| Task directions |
Transcribe the passage of the policing text starting with "This is not" and going on through "that takes place.".

News & views | 9 November 2017 | by Niels Terpstra

Courtesy of: Kurdishstruggle @ FLickr©

Policing in conflict-affected areas: some observations from the Human Security Survey in South Sudan and Iraq

‘Policing’ in the broad sense of the word has existed in various ways throughout history. Human collectives have always sought to maintain some sense of communal order and attempted to correct those who depart from the communally acceptable behavior.[1] The fact that formal nation-states currently take up the main tasks of policing is however, a rather modern phenomenon. In pre-industrial Europe, for example, crime control was a local community affair. The formal institutionalization of security provision came later, in parallel with the emergence of the nation-state.[2]  In that sense, policing is an activity that can be carried out by both state and non-state actors, or anything in between. That is why Bruce Baker, professor of African Security at the Coventry University defines policing as  “any organized activity, whether by the state or non-state groups, that seeks to ensure the maintenance of communal order, security and peace through elements of prevention, deterrence, investigation of breaches, and punishment”.[3]

In regions of South Sudan and Iraq, where PAX carries out the Human Security Survey (HSS), it becomes clear how multiple actors carry out policing tasks. In some instances where the formal state police are absent or ineffective, other actors are involved in providing some degree of protection to communities within the civilian population. However, defining what is formal and informal is particularly difficult as some militias are loosely associated with the state and generally perceived as formal security providers, but in practice they operate autonomously and/or are funded by outside sources. This creates security mechanisms in which the formal and the informal, as well as the state and non-state overlap and intertwine.

South Sudan

In South Sudan PAX carried out a first survey round in three counties within the Eastern Equatoria State (EES): Torit, Ikwoto and Budi.[4] Particularly in Budi it became clear that there was a low presence of the formal police.[5] The police are not always aware of the local security dynamics, so initiatives of community policing sometimes take over the responsibility to protect civilians. As noted in the first HSS report:

(…) local initiatives involve local participants, who are better connected and informed about local security dynamics. Police officers, on the other hand, come from outside the county and often even from outside the state, thereby making their knowledge of local conditions and even their ability to speak the local language, fairly limited.[6]

This is not the case in all counties that were studied, but in those instances where the formal government has a low presence, or is even completely absent, this seems a regular mechanism that takes place.

| Material shown |
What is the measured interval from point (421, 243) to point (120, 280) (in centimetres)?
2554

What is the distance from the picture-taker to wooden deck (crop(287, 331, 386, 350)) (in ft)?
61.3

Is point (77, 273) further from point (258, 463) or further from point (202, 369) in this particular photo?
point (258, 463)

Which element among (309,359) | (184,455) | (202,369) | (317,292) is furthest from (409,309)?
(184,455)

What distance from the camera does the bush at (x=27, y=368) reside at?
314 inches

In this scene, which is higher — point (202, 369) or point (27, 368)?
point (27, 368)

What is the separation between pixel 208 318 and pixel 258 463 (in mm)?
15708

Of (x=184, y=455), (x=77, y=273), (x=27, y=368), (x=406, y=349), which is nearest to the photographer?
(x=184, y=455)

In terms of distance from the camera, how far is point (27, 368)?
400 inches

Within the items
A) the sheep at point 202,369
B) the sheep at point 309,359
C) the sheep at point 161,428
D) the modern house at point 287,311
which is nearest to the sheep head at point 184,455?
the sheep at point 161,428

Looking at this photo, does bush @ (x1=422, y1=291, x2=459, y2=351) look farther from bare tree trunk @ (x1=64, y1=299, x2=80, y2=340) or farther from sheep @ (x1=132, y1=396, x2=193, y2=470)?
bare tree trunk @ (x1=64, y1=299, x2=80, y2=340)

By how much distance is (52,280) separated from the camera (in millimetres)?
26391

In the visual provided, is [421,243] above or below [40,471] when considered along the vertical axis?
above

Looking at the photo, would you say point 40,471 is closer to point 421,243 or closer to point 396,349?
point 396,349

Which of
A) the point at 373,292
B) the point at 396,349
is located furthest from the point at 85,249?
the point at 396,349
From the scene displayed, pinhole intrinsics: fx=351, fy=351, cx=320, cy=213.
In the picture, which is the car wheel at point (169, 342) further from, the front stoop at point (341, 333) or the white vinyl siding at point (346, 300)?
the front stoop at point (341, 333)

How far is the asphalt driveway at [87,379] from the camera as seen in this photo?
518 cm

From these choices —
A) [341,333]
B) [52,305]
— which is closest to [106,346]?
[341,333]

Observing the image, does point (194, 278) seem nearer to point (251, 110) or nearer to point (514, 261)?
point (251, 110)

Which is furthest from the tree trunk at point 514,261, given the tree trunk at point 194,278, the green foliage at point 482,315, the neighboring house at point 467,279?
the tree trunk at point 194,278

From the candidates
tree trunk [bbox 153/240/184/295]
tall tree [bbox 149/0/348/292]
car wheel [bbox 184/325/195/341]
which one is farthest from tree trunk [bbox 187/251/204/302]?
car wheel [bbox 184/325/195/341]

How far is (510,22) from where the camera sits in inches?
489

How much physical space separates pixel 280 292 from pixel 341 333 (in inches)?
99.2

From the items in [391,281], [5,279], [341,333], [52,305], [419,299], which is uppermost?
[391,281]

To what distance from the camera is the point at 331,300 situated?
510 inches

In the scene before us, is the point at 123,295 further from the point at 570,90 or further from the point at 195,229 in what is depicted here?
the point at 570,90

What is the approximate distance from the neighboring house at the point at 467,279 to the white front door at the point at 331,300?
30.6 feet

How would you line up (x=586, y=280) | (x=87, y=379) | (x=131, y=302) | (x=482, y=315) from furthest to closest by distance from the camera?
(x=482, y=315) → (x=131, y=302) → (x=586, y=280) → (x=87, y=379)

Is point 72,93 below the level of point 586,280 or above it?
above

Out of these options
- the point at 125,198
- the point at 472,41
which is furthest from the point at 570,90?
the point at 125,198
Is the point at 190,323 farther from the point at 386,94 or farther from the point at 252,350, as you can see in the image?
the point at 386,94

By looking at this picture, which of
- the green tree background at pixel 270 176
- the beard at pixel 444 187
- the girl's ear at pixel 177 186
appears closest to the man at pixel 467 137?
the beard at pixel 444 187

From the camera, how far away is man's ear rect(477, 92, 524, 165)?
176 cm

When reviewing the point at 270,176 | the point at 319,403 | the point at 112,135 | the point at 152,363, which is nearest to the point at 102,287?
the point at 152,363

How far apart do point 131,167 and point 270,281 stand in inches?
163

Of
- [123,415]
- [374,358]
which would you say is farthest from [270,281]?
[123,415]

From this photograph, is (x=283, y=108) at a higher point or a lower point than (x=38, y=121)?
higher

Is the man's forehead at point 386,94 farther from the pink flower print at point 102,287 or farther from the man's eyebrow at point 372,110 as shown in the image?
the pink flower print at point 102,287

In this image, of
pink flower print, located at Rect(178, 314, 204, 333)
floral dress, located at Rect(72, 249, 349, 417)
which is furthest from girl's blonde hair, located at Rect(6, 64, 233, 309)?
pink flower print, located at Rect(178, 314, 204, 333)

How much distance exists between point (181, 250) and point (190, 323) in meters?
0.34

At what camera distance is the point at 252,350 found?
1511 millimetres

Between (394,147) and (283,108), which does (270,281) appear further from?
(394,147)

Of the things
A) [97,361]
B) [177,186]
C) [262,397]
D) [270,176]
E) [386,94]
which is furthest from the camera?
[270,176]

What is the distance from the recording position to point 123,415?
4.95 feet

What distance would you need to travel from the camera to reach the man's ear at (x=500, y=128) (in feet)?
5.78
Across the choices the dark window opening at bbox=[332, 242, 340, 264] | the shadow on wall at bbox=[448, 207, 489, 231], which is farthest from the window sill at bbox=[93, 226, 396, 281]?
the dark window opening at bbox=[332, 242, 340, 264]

| Response to this task |
This is not the case in all counties that were studied, but in those instances where the formal government has a low presence, or is even completely absent, this seems a regular mechanism that takes place.